Date of Award

Fall 1981

Project Type


Program or Major


Degree Name

Doctor of Philosophy


The exact contributions of changes in thermogenesis to the energy balance of either rats or humans is not known. There is some evidence that differences in post-prandial heat production (dietary-induced thermogenesis), can explain why some individuals gain weight easily when overeating and others do not. There is also evidence that exercise enhances dietary-induced thermogenesis. However, it may be the effects of exercise training rather than the exercise itself which enhances dietary-induced thermogenesis. Aerobic exercise training may produce increases in dietary-induced thermogenesis and allow more calories to be expanded as heat when overeating.

In these three experiments, the effects of diet and exercise training on food intake, body weights, body composition, and thermogenesis was studied in male and female Sprague-Dawley weanling and adult rats.

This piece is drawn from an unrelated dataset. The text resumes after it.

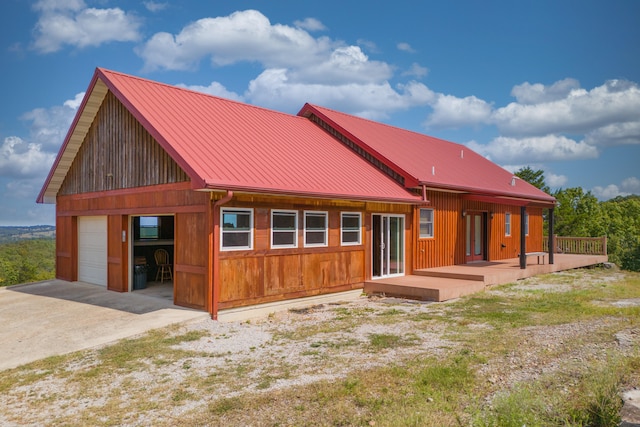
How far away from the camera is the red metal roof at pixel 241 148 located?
35.3ft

Overeating and obesity was produced by giving rats a supermarket diet, and aerobic training was accomplished by forcing some of the animals to swim 2 hours/day.

Thermogenesis was measured by indirect calorimetry while animals were in chambers connected to a closed-loop system. Changes in aerobic capacity were not measured directly but were inferred from changes in an enzyme in muscles known to increase with aerobic training, citrate synthase. The resulting changes in body weight with the supermarket diet and daily exercise could not be explained by changes in food intake. Both early diet and exercise affected thermogenesis and changes in heat production were found to be important in explaining the body weight changes.